▸ What to work on
Reproduce each of the following lines verbatim, without any change.

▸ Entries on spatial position
+ + + +

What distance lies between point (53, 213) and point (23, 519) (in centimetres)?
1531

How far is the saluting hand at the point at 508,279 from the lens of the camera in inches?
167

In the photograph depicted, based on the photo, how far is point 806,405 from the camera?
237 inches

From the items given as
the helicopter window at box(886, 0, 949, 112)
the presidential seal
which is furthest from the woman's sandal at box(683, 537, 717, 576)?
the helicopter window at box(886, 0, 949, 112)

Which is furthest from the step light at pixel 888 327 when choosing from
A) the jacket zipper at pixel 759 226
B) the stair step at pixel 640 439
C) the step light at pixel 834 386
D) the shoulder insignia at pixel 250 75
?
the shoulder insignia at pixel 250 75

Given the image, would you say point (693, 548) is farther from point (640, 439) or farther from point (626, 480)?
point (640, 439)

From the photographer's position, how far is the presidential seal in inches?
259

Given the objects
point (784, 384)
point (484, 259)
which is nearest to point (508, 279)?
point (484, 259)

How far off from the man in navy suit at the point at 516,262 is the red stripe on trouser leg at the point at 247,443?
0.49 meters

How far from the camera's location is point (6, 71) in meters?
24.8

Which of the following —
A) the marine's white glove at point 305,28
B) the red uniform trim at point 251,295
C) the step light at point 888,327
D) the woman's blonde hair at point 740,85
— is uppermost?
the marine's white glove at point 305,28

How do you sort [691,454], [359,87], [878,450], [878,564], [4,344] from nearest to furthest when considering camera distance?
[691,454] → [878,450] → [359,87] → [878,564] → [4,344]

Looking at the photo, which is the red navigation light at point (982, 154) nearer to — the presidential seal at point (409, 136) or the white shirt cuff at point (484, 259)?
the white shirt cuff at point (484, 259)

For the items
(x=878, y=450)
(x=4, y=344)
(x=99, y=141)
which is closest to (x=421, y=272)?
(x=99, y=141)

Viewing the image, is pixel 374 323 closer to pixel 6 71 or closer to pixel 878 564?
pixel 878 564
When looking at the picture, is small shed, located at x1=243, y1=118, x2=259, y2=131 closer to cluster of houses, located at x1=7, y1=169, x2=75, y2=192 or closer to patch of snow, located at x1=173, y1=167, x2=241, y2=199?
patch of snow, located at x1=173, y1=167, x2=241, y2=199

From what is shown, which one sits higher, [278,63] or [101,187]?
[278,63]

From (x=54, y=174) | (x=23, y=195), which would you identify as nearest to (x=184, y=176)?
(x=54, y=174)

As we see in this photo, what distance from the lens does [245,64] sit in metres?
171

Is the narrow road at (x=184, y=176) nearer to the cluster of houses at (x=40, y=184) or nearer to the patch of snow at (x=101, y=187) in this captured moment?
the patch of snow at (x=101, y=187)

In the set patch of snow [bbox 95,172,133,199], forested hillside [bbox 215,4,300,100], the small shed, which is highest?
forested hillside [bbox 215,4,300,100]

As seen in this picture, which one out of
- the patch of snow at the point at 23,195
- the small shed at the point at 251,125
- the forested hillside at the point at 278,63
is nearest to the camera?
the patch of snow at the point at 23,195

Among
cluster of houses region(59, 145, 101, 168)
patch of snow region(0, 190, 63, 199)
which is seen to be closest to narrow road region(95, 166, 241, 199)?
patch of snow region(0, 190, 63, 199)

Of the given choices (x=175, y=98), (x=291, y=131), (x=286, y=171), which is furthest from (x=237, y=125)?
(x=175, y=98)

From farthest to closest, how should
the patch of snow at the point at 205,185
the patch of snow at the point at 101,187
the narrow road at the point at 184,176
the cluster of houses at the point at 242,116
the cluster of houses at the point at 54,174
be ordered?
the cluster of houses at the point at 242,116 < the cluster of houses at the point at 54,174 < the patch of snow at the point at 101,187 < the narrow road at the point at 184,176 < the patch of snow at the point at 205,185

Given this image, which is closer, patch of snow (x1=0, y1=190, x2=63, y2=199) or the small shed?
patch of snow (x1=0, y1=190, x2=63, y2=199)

+ + + +

▸ Written response
What distance lies between point (53, 213) and point (23, 519) (in centimetres)?
1531

How far is the saluting hand at the point at 508,279 from the lens of the camera in inches?
167

In the photograph depicted, based on the photo, how far is point 806,405 from the camera?
237 inches

From the items given as
the helicopter window at box(886, 0, 949, 112)
the presidential seal
which is furthest from the woman's sandal at box(683, 537, 717, 576)?
the helicopter window at box(886, 0, 949, 112)

Which is furthest from the step light at pixel 888 327 when choosing from
A) the jacket zipper at pixel 759 226
B) the stair step at pixel 640 439
C) the step light at pixel 834 386
D) the shoulder insignia at pixel 250 75
?
the shoulder insignia at pixel 250 75

Given the image, would you say point (693, 548) is farther from point (640, 439) or farther from point (626, 480)?
point (640, 439)

From the photographer's position, how far is the presidential seal in inches?
259

Given the objects
point (784, 384)
point (484, 259)
which is nearest to point (508, 279)?
point (484, 259)

How far off from the man in navy suit at the point at 516,262 is the red stripe on trouser leg at the point at 247,443?
0.49 meters

How far from the camera's location is point (6, 71) in meters?
24.8

Which of the following —
A) the marine's white glove at point 305,28
B) the red uniform trim at point 251,295
C) the step light at point 888,327
D) the woman's blonde hair at point 740,85
— is uppermost?
the marine's white glove at point 305,28

How do you sort [691,454], [359,87], [878,450], [878,564], [4,344] from nearest to furthest when considering camera distance?
[691,454] → [878,450] → [359,87] → [878,564] → [4,344]

Looking at the photo, which is the red navigation light at point (982, 154) nearer to — the presidential seal at point (409, 136) or the white shirt cuff at point (484, 259)?
the white shirt cuff at point (484, 259)

For the items
(x=878, y=450)
(x=4, y=344)
(x=99, y=141)
which is closest to (x=421, y=272)?
(x=99, y=141)

Viewing the image, is pixel 374 323 closer to pixel 6 71 or closer to pixel 878 564?
pixel 878 564
When looking at the picture, is small shed, located at x1=243, y1=118, x2=259, y2=131 closer to cluster of houses, located at x1=7, y1=169, x2=75, y2=192 or closer to patch of snow, located at x1=173, y1=167, x2=241, y2=199?
patch of snow, located at x1=173, y1=167, x2=241, y2=199

From what is shown, which one sits higher, [278,63] or [101,187]?
[278,63]

From (x=54, y=174) | (x=23, y=195), which would you identify as nearest to (x=184, y=176)?
(x=54, y=174)

As we see in this photo, what distance from the lens does [245,64] sit in metres?
171

Is the narrow road at (x=184, y=176) nearer to the cluster of houses at (x=40, y=184) or nearer to the patch of snow at (x=101, y=187) in this captured moment?
the patch of snow at (x=101, y=187)

In the set patch of snow [bbox 95,172,133,199], forested hillside [bbox 215,4,300,100], the small shed, which is highest?
forested hillside [bbox 215,4,300,100]

As seen in this picture, which one out of
- the patch of snow at the point at 23,195
- the small shed at the point at 251,125
- the forested hillside at the point at 278,63
is nearest to the camera?
the patch of snow at the point at 23,195

Among
cluster of houses region(59, 145, 101, 168)
patch of snow region(0, 190, 63, 199)
which is seen to be closest to narrow road region(95, 166, 241, 199)?
patch of snow region(0, 190, 63, 199)

Of the given choices (x=175, y=98), (x=291, y=131), (x=286, y=171), which is furthest from (x=237, y=125)?
(x=175, y=98)

From farthest to closest, how should
the patch of snow at the point at 205,185
the patch of snow at the point at 101,187
the narrow road at the point at 184,176
the cluster of houses at the point at 242,116
the cluster of houses at the point at 54,174
be ordered?
the cluster of houses at the point at 242,116 < the cluster of houses at the point at 54,174 < the patch of snow at the point at 101,187 < the narrow road at the point at 184,176 < the patch of snow at the point at 205,185

Given this image, which is closer, patch of snow (x1=0, y1=190, x2=63, y2=199) or the small shed?
patch of snow (x1=0, y1=190, x2=63, y2=199)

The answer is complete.